Hay estampas que desvelan el tormento emocional del alma con más nitidez que el rostro que en ellas aparece. El gesto de Pedro Sánchez en el pleno del miércoles tras la derrota de los Presupuestos reflejaba un laberinto sentimental devastado. De la desolación a la ira, del rencor inocultable a la lágrima detenida del desamparo, el rostro de Sánchez era una geografía esculpida por el espanto provocado por el abandono imprevisto de los independentistas que muchos veían pero él no quiso mirar. Sánchez nunca contó con la voluntad sincera por el dialogo de los secesionistas.
El líder del PSOE consumó en la primavera de 2018 la decisión que ya había diseñado en el otoño de 2016 y que desbarató aquel comité federal histórico de octubre. Después de salir triunfante en las primarias, ya no tenía obstáculos internos que dificultaran su estrategia. Solo había que esperar la ocasión. La sentencia de una pieza de Gurtel se la sirvió en bandeja y él llevó a Podemos e independentistas, con dos años de retraso, al lugar que soñaron. Sánchez ocupaba legítimamente la Moncloa, Iglesias recuperaba el protagonismo perdido y Puigdemont y Junqueras respaldaban un presidente debilitado al que podían presionar bajo la amenaza de dejarlo caer cuando llegara la hora de la verdad, fijada en la aceptación, o no, de la autodeterminación.
El principio de realidad ha acabado por demostrar que quienes se oponían a su estrategia, tan temeraria, tan ingenua, llevaban razón. Pretender reconducir con deseos bienintencionados la enloquecida tenacidad del independentismo solo demostraba el extraordinario candor de quien profesa esa fe o su patológica obsesión por alcanzar el poder aliándose con quien fuera creyendo, ¡qué ingenuidad!, que los independentistas podían regresar a la cima del abismo del que ya se habían tirado el 1 de octubre.
Ocho meses después de aquel atardecer feliz del triunfo de la moción de censura Sanchez se ha quedado, como canta el tango, solo, fané y descangallado.

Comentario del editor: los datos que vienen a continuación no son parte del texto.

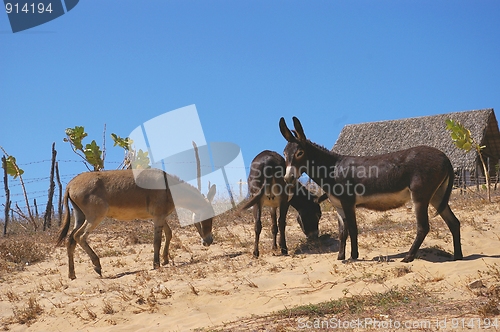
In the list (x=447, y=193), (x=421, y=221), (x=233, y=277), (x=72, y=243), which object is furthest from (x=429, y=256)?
(x=72, y=243)

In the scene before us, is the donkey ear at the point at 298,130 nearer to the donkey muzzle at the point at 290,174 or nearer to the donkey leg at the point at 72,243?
the donkey muzzle at the point at 290,174

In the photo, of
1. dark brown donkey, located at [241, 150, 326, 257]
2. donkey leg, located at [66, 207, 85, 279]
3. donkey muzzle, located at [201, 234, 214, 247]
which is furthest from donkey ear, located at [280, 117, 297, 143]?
donkey leg, located at [66, 207, 85, 279]

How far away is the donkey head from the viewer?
8.42 metres

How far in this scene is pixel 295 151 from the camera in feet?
27.8

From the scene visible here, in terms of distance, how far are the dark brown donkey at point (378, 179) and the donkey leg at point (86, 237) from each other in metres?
3.95

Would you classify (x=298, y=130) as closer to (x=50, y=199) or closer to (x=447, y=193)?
(x=447, y=193)

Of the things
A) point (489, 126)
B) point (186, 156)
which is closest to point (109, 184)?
point (186, 156)

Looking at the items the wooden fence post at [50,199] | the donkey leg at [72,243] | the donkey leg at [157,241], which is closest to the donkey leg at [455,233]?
the donkey leg at [157,241]

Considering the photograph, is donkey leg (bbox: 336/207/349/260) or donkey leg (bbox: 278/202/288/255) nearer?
donkey leg (bbox: 336/207/349/260)

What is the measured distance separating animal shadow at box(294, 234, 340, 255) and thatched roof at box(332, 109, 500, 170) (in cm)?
1346

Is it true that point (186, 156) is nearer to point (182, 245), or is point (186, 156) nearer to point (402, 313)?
point (182, 245)

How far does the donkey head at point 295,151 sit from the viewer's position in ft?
27.6

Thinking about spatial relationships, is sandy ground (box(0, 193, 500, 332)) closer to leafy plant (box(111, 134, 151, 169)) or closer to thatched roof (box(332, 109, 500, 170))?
leafy plant (box(111, 134, 151, 169))

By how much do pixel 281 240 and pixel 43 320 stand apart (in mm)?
4280
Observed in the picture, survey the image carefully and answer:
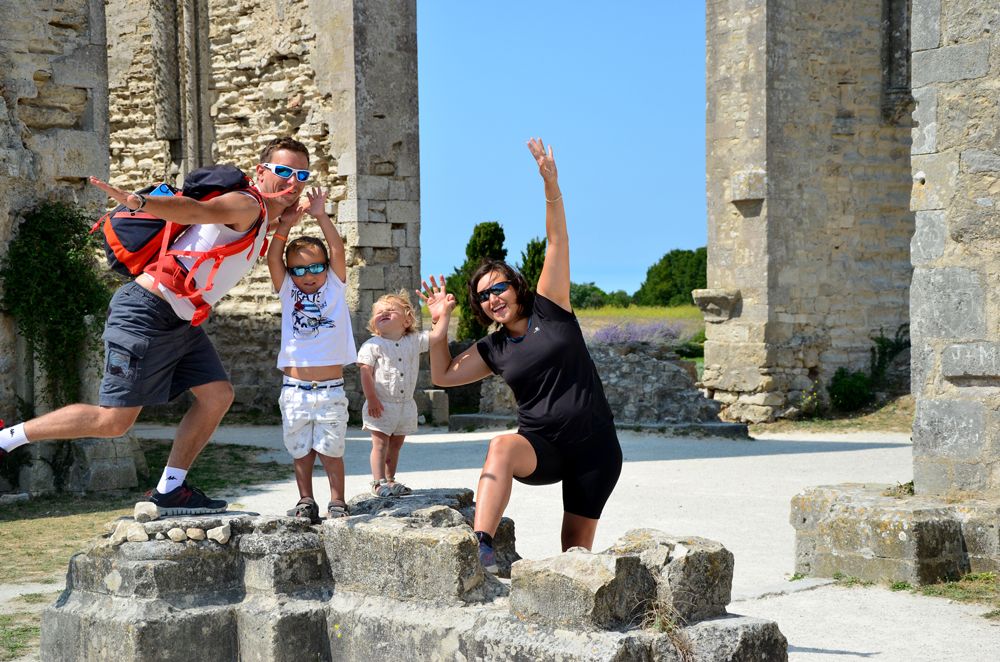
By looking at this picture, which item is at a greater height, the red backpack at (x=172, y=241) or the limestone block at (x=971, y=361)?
the red backpack at (x=172, y=241)

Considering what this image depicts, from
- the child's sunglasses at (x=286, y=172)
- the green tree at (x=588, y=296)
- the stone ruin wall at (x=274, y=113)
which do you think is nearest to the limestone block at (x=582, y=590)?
the child's sunglasses at (x=286, y=172)

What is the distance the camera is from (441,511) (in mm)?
4328

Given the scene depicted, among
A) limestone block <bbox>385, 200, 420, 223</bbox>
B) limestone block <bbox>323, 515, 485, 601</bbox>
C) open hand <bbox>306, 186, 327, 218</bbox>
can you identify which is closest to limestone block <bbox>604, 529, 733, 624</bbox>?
limestone block <bbox>323, 515, 485, 601</bbox>

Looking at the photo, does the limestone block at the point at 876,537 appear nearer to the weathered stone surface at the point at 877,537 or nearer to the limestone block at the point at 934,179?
the weathered stone surface at the point at 877,537

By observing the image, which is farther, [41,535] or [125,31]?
[125,31]

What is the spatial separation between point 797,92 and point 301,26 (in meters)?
5.98

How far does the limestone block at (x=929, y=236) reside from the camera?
6.04m

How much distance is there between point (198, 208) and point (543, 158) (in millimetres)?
1219

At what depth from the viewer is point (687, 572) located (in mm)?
3598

La convocatoria de elecciones para el 28 de abril es el fin de una escapada osada iniciada entonces.
El problema es que, desde la llegada de Sánchez, la situación política no solo no ha mejorado, sino que se adentrado por desfiladeros donde el sectarismo, las ocurrencias, la demagogia y la desmesura han ido en aumento.
Un clima de balacera permanente imputable a la torpeza obsesiva de Sánchez con el independentismo en la misma medida que a los excesos hasta el ridículo de Casado con su estrategia basada en la acumulación de insultos al presidente y a Rivera empeñado en competir con el PP en la carrera hacia la radicalidad. (Abascal ya traía el frentismo de fábrica).
Con estos mimbres- están tan hiperventilados y hablan tanto que no tienen tiempo para pensar - y con las perspectivas demoscópicas, todo induce a pensar que el resultado del 28 A diseñará una aritmética parlamentaria similar a la ahora disuelta, pero más endiablada aún por la llegada de la extrema derecha.
En un país en el que la moderación ha propiciado sus mejores años, resulta desalentador comprobar cómo la inmadurez de sus actuales líderes puede abocarnos a una estrategia frentista en la que el independentismo o la extrema derecha acaben siendo decisivos.
Quienes saludaron con alborozo el adiós al bipartidismo asisten ahora con desosiego al juego de tronos con el que todos los lideres políticos, todos, están jugando con el país. Pactar, ceder o acordar son verbos de imposible conjugación en un país al que le gusta asomarse al abismo cada cuarenta años.
El rostro en bancarrota de Sánchez del miércoles retrataba su fracaso. La excitación de Casado y Rivera del viernes reflejaba la prisa incontrolable por llegar al poder. El problema es que ni el todavía presidente ni quienes aspiran a sustituirlo tienen, más allá de sus aspiraciones tribales, una hoja de ruta de cómo resolver los problemas estructurales, sociales o geopolíticos a los que nos enfrentamos. Su sentido de Estado, su visión de cómo debe ser España dentro de diez o veinte años es un espacio vacío del que se desconoce casi todo.
Un vacío que puede acabar llevándonos a todos al lugar de partida en el que estábamos o, lo que puede resultar aún peor, a emprender un viaje a ninguna parte y, ya se sabe, nunca hay un puerto seguro para quien no sabe a dónde ir.